By Kelly Mather, CEO, Sonoma Valley Hospital
There’s been growing speculation about the special Sonoma Valley Health Care District board meeting scheduled for July 25 which the public is invited to attend, as always. I’d like to clarify what hospital administration is presenting at that meeting and why.
Administration is presenting a proposed budget for fiscal 2019, which includes the administration’s analysis on the viability of three service lines. We are recommending closing two services – Obstetrics and Skilled Nursing – and transferring Home Health Care to another local nonprofit. There are compelling reasons for these recommendations.
The idea to close the OB unit met with a major backlash when first addressed in 2009.
The hospital industry is being transformed by healthcare trends that are having a profound impact on community hospitals like ours. Small hospitals are quickly realizing they must reinvent themselves to have a role in this rapidly changing system.
It’s become clear that a community hospital can no longer try to be all things to all people but must refocus on essential community needs. This means emergency services and the critical services required to support it such as surgery, ICU, pharmacy, diagnostic imaging, and laboratory.
The biggest challenge we face is the rapid shift from inpatient to outpatient services. The combined impacts of dramatic advances in medical treatment and technology, reduced government reimbursement for services, and rising costs are causing a decline in the amount of time that patients spend in hospitals.
To keep our commitment to our community, SVH is focusing on how we can maintain the most important and highest utilized service – our Emergency Department. There’s no doubt that this service is greatly valued and necessary to ensure that our community has access to the high-quality healthcare it expects.
We are streamlining services with emphasis on those that contribute to the Hospital’s financial sustainability. We’re also investing in new outpatient services, such as the diagnostic services project recently approved by the board that will bring state-of-the-art technology to the hospital. A project, incidentally, funded entirely by our amazing donors.
The reality is that a small hospital today cannot continue to provide services that lose money, no matter how good those services are. For several years we’ve carefully examined each service to determine its financial viability. In the process, we’ve found that these three services are no longer sustainable despite our best efforts.
Skilled Nursing. Our Skilled Nursing Facility is excellent but is very small and is now losing money due to lower reimbursement and fewer patients. It had a loss in the past fiscal year and we project worsening performance in the coming year. The fact is, we are one of the few hospitals to still have a skilled nursing facility because it had traditionally contributed to the bottom line and is an excellent service for our community. Unfortunately, our size limits our ability to succeed in this service line. However, good alternatives are readily available as the community has several highly-rated SNFs to choose from.
Obstetrics. We know this has been a concern for some in our community. We heard you in 2014 when we raised the possibility of closing obstetrics. Since then, we’ve worked hard to make this service financially viable. But the continued decline in births locally, reflecting the national trend, has made the situation worse. We have an average of 2 births per week now, which is not sustainable. In FY 2018, the number of births at the hospital dropped for the second consecutive year, down 35% from 2015 and almost 50% from 2010. We estimate a loss of more than a half-million dollars for OB in the fiscal year ending June 2018.

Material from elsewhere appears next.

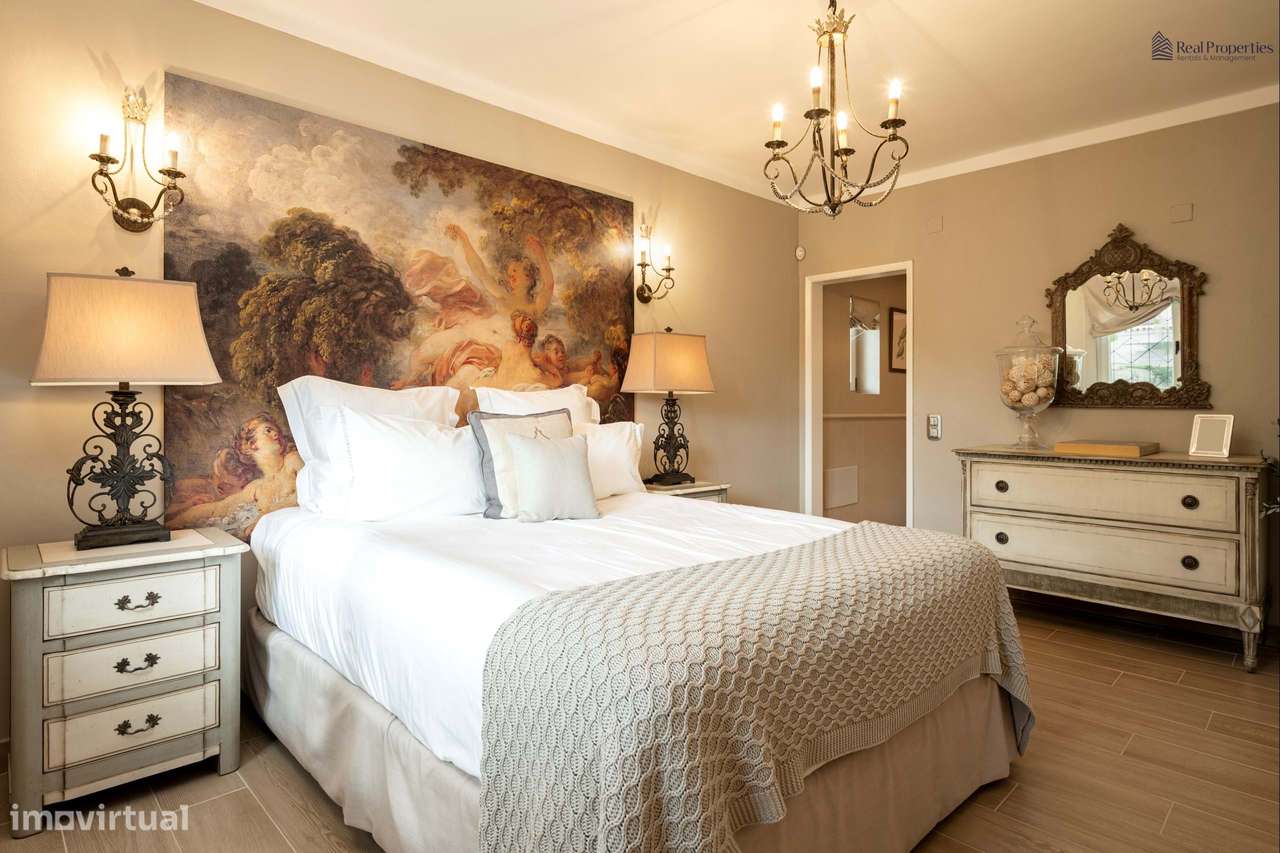 Moradia V3- Fonte Santa-11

Home Health Care. Our Home Health Care service is another gem and we are pleased to say we have an alternative to closing this department that will maintain the service in our community and retain staff. We realize this is an important service for many in our community, especially the elderly, and we’re in discussion to transfer the service to a large, local and highly respected nonprofit. We do not expect the community will experience any disruption in home care with this transfer.
No hospital wants to be in the position of closing services, especially high-quality services like these, but the financial realities of healthcare today are forcing hard decisions.
Some have asked why the increased parcel tax does not cover these shortfalls? The parcel tax is critical to hospital finances, but it’s not intended by itself to make the hospital financially sustainable. We need the parcel tax to supplement State and Federal insurance payments, mainly Medicare and Medi-Cal, which are below the cost of providing hospital services, and help ensure continued local access to hospital emergency room care and other critical services.
Fortunately, we have many services with positive, sustainable margins including surgery, outpatient rehabilitation, outpatient diagnostics, and special procedures such as wound care. Our new plans to combine Inpatient Services on one floor with ICU, Med/Surg and A Woman’s Place will result in positive margins for Inpatient Services as well.
Our success depends on physicians. So, we’ve focused on increasing access to specialist physicians such as Cardiology, Ob/Gyn, Orthopedics, General Surgery, Pain Management, Breast Surgery, Ophthalmology, Urology, Gynecology and ENT here at home. Working closely with UCSF, we will continue to bring even more specialty services to our community, including through telemedicine.
I believe we’re well along in the process of showing how SVH can reinvent itself to thrive in the years ahead while continuing to meet the critical healthcare needs of our community.
We thank our community for its continued support and assure you that we are committed to our vision of making Sonoma Valley Hospital the best community hospital in California.